Seiring dengan bergulirnya era keterbukaan dan sejalan meluasnya akses terhadap informasi, gerakan revivalis tidak dapat mengelak dari interaksi dengan faham-faham dunia lainnya seperti demokrasi, HAM, civil society dan sebagainya. Faham-faham tersebut memberi pengaruh yang tidak kecil terhadap gerakan revivalis. Hasilnya, gerakan ini tidak lagi bercorak monolitik ekslusif, tapi memiliki banyak varian. Dalam konteks pemikiran serta strategi yang digunakan mereka dapat dipetakan menjadi dua corak.
Pertama, corak radikal kekerasan. Ini dapat diwakili ISIS, Jamaah Islamiyah, Al Qaida dan lain-lain. Radikal yang dimaksud di sini adalah “radic”, mendasar dan tanpa kompromi. Sifat radic tersebut setidaknya dapat dilihat dari cara memandang ajaran Islam dan strategi penyebarannya. Islam dan ajarannya dipandang sebagai satu-satunya pilihan jalan keselamatan sehingga harus terbebas dari segala hal yang berbau bid’ah dan khurafat.
Kedua, corak moderat. Ini dapat diwakili oleh pemikiran-pemikiran Muhammad Abduh. Dalam pandangan kelompok moderat ini Islam memang harus dimurnikan, akan tetapi Islam juga tidak menutup diri dari pengaruh-pengaruh luar selama tidak bertentangan dengan Al Quran dan Sunnah.

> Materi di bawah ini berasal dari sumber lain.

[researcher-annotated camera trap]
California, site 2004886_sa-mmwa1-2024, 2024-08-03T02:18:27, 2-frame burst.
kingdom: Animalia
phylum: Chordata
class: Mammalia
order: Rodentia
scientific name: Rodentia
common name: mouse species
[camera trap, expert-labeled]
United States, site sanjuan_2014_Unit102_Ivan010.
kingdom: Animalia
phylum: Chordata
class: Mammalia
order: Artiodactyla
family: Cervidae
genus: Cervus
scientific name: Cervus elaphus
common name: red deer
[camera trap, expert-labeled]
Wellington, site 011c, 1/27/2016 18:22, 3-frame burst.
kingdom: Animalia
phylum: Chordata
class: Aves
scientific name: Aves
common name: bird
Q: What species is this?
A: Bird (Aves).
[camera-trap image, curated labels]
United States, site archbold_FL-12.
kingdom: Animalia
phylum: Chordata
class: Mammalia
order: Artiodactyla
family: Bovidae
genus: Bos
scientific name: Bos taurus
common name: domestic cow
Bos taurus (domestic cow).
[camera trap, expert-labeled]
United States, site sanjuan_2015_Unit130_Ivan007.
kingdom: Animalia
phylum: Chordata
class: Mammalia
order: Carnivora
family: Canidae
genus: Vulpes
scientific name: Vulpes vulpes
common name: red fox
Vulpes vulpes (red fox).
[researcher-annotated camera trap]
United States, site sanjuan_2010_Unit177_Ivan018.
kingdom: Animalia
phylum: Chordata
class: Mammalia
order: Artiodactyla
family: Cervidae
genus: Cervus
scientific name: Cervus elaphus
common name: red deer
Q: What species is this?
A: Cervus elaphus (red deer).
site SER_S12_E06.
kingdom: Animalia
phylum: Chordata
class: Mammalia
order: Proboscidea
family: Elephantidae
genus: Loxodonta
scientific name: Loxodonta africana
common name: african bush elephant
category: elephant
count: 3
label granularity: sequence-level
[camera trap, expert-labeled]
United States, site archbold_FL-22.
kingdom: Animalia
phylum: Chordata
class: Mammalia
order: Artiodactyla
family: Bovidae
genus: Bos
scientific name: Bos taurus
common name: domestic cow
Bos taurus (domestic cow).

Kedua corak gerakan ini memiliki kesamaan dalam hal orientasi dan target yang ingin dicapai, keduanya menginginkan dikembalikannya ajaran Islam yang murni (puritanisme). Lebih mendasar lagi bahwa kedua corak tersebut sama-sama memandang Islam sebagai agama yang mencakup segala hal, mulai dari masalah yang paling privat hingga urusan kenegaraan. Keduanya berpegang pada konsep al-Islam din wa al-daulah.
Provokasi
Yang menarik adalah isu terorisme yang mencuat akhir-akhir ini sering dikaitkan dengan corak radikal di atas. Apakah pengkaitan tersebut proporsional atau tidak? Itulah pertanyaan yang perli dijawab.
Memang tidak dapat dipungkiri bahwa sederet tindakan teror yang terjadi akhir-akhir ini selalu menampilkan simbol-simbol keislaman yang kental, inilah yang kemudian dipakai kalangan luar untuk membenarkan klaim mereka atas Islam. Kuatnya nuansa Islam tersebut secara tidak langsung telah menanamkan citra Islam sebagai agama radikal, keras dan anti dialog.
Pencitraan ini telah memicu munculnya sentimen anti Islam di mana-mana, setiap orang Islam dicurigai sebagai teroris yang mesti diwaspadai. Namun dibalik itu, propaganda luar terutama Amerika Serikat justru telah memprovokasi menguatnya militansi kelompok radikal Islam. Label yang dilekatkan kepada mereka bukannya dihindari melainkan diakomodasi dan kemudian melakukan penyesuaian dengan label tersebut.
Faktor propaganda juga secara tidak langsung memperkecil unsur agama (ideologi) sebagai faktor yang mendorong aksi teror, malah yang terlihat unsur eksternal (baca, propaganda) lah yang lebih berperan.
Dalam konteks ini, Islam seharusnya bukanlah aktor tertuduh yang wajib dieksekusi, melainkan hanya sebagai korban penggiringan opini secara sistematis dari pihak-pihak tertentu. Tapi dengan berbagai keterbatasan, mampukah kita memotong issu terorisme ini dan mengembalikan citra damai Islam? Mari kita coba bersama.